> Document segment

'''

Skip to content

Processing data using SQL and local database

Antoni Ivanov edited this page Sep 24, 2021 · 7 revisions

Overview

In this example we will use the Versatile Data Kit to develop a processing Data Job. This job will read data from a local SQLite database, process it and write the result to the same database.

Before you continue, make sure you are familiar with the Getting Started section of the wiki.

Code

The relevant Data Job code is available here.

You can follow along and run this example Data Job on your machine to get first-hand experience working with Data Jobs; alternatively, you can use the available code as a template and extend it to make a Data Job that fits your use case more closely.

Database

We will be using the chinook SQLite database. It is available here. Users of Unix-based operating systems can download it using the following commands, provided you have the curl and unzip tools installed:

curl https://www.sqlitetutorial.net/wp-content/uploads/2018/03/chinook.zip >> chinook.zip
unzip chinook.zip
rm -r chinook.zip

You should now find a chinook.db file in the same directory that you downloaded the original zip file in.

Alternatively, Windows users can download the zip file through the provided link, and extract it in a convenient location.

NB: After downloading and extracting the chinook.db file, place it in your local directory (the Data Job parent directory), as otherwise the sqlite3 module will create a new file named chinook.db and display an error stating that it cannot find the necessary table in it.

Configuration

You can install Versatile Data Kit and the plugins required for this example by running the following commands from a terminal:

pip install quickstart-vdk

Note that Versatile Data Kit requires Python 3.7+. See the Installation page for more details.

'''

> What is needed
Retype the section of the SQL and local database page that begins at the words "NB: After downloading" and stops after "table in it.".

> Given entries
'''

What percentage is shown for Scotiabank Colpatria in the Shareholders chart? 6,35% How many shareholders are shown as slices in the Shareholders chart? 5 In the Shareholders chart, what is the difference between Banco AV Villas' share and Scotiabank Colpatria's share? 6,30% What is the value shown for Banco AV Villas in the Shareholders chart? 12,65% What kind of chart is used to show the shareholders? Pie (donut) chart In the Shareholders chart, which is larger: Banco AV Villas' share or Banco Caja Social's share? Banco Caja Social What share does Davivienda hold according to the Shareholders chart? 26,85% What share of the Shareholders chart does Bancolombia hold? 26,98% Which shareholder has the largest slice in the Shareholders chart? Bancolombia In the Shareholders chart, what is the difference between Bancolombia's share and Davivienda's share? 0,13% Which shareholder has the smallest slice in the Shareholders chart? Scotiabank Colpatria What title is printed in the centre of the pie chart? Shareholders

'''
'''

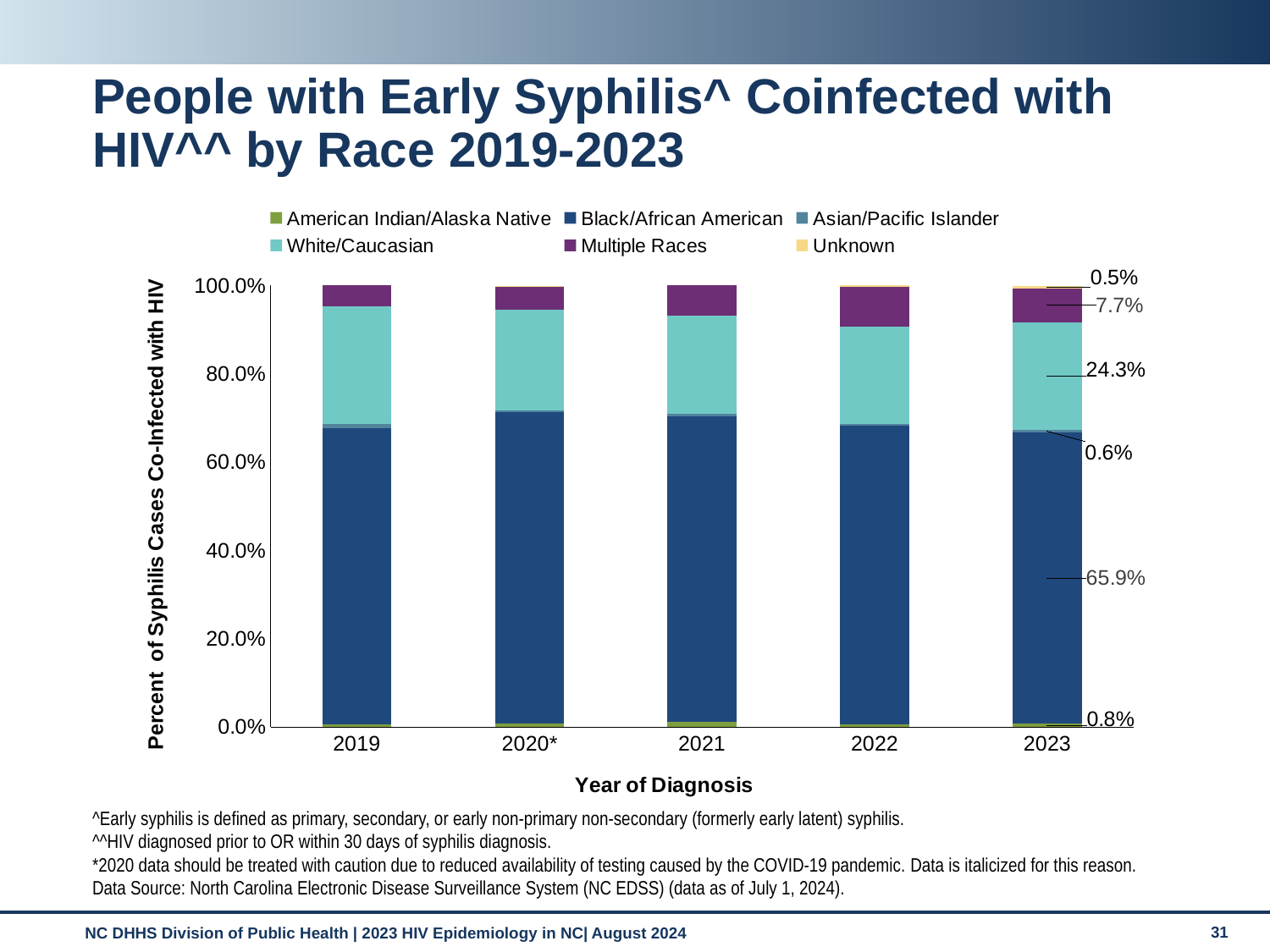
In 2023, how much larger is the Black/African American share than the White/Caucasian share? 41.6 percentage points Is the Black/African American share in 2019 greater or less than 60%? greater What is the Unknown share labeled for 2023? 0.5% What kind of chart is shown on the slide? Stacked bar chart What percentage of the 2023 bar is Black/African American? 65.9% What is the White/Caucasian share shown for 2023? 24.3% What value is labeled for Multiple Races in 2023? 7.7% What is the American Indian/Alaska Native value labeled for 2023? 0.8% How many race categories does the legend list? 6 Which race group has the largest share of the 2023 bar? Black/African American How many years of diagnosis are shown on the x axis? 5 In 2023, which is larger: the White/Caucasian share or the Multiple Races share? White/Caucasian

'''

> Answer for this exercise
NB: After downloading and extracting the chinook.db file, place it in your local directory (the Data Job parent directory), as otherwise the sqlite3 module will create a new file named chinook.db and display an error stating that it cannot find the necessary table in it.